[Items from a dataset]
++++++++

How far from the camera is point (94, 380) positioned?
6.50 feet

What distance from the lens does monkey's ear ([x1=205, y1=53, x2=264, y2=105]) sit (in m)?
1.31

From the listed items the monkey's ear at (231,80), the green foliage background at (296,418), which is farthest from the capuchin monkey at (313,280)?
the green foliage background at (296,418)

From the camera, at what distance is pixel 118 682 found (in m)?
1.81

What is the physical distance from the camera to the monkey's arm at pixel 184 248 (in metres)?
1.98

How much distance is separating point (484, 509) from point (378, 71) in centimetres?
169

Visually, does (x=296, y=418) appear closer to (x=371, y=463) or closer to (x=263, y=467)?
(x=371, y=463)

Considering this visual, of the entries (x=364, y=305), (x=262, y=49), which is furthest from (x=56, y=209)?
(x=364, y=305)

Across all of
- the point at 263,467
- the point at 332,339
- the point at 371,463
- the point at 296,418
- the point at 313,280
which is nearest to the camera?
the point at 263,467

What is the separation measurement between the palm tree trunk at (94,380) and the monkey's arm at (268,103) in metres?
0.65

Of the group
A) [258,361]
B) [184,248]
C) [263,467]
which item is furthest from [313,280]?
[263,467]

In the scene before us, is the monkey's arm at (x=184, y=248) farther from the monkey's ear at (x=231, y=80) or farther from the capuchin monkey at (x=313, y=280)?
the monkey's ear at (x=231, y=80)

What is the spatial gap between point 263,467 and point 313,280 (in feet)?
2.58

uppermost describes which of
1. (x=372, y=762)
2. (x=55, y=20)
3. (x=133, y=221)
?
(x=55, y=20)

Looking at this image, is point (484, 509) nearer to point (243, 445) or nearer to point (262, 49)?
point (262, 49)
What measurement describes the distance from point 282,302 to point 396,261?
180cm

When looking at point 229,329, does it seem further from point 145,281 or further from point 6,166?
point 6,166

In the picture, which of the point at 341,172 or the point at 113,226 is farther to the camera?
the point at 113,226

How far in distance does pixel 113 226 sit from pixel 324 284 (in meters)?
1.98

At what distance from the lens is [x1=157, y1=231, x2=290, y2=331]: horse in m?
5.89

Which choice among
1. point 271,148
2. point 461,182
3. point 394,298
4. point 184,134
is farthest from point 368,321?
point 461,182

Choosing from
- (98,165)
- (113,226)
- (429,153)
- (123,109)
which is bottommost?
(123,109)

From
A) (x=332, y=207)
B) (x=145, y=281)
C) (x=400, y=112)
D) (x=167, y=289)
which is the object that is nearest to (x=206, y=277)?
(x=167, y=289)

++++++++

◆ Exercise details: Reproduce the full listing above, character for character.

◆ Exercise response:
How far from the camera is point (94, 380) positioned?
6.50 feet

What distance from the lens does monkey's ear ([x1=205, y1=53, x2=264, y2=105]) sit (in m)?
1.31

From the listed items the monkey's ear at (231,80), the green foliage background at (296,418), which is farthest from the capuchin monkey at (313,280)?
the green foliage background at (296,418)

From the camera, at what distance is pixel 118 682 found (in m)?
1.81

What is the physical distance from the camera to the monkey's arm at pixel 184 248 (in metres)?
1.98

How much distance is separating point (484, 509) from point (378, 71) in centimetres?
169

Visually, does (x=296, y=418) appear closer to (x=371, y=463) or closer to (x=263, y=467)?
(x=371, y=463)

Considering this visual, of the entries (x=364, y=305), (x=262, y=49), which is furthest from (x=56, y=209)?
(x=364, y=305)

Across all of
- the point at 263,467
- the point at 332,339
- the point at 371,463
- the point at 296,418
- the point at 313,280
which is nearest to the camera?
the point at 263,467

What is the separation measurement between the palm tree trunk at (94,380) and the monkey's arm at (268,103) in metres?
0.65

Of the group
A) [258,361]
B) [184,248]
C) [263,467]
which item is furthest from [313,280]?
[263,467]

In the scene before us, is the monkey's arm at (x=184, y=248) farther from the monkey's ear at (x=231, y=80) or farther from the capuchin monkey at (x=313, y=280)?
the monkey's ear at (x=231, y=80)

What is the spatial gap between point 263,467 and point 313,280 (in feet)?
2.58

uppermost describes which of
1. (x=372, y=762)
2. (x=55, y=20)
3. (x=133, y=221)
?
(x=55, y=20)

Looking at this image, is point (484, 509) nearer to point (243, 445) or nearer to point (262, 49)?
point (262, 49)
What measurement describes the distance from point 282,302 to point 396,261?
180cm

When looking at point 229,329, does it seem further from point 145,281 or further from point 6,166?
point 6,166

In the picture, which of the point at 341,172 or the point at 113,226 is farther to the camera?
the point at 113,226

How far in distance does pixel 113 226 sit from pixel 324 284 (in meters)?
1.98

At what distance from the lens is [x1=157, y1=231, x2=290, y2=331]: horse in m?
5.89

Which choice among
1. point 271,148
2. point 461,182
3. point 394,298
4. point 184,134
is farthest from point 368,321?
point 461,182

Choosing from
- (98,165)
- (113,226)
- (429,153)
- (123,109)
which is bottommost?
(123,109)

From
A) (x=332, y=207)
B) (x=145, y=281)
C) (x=400, y=112)
D) (x=167, y=289)
which is the object that is nearest to (x=206, y=277)?
(x=167, y=289)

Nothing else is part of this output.